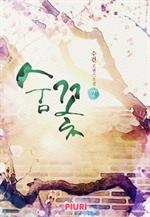 도서 이미지 - 숨꽃 2/2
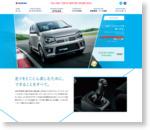 アルト ワークス | 第44回東京モーターショー2015 | スズキ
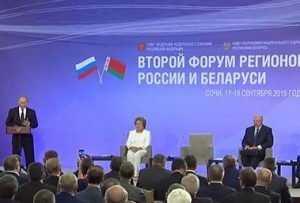 Путин выделил совместные проекты брянских и белорусских предприятий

**Your goal**
Every line of the data is to be transcribed exactly, and no picture is to be included.

**Solved problem**
 도서 이미지 - 숨꽃 2/2
 アルト ワークス | 第44回東京モーターショー2015 | スズキ
 Путин выделил совместные проекты брянских и белорусских предприятий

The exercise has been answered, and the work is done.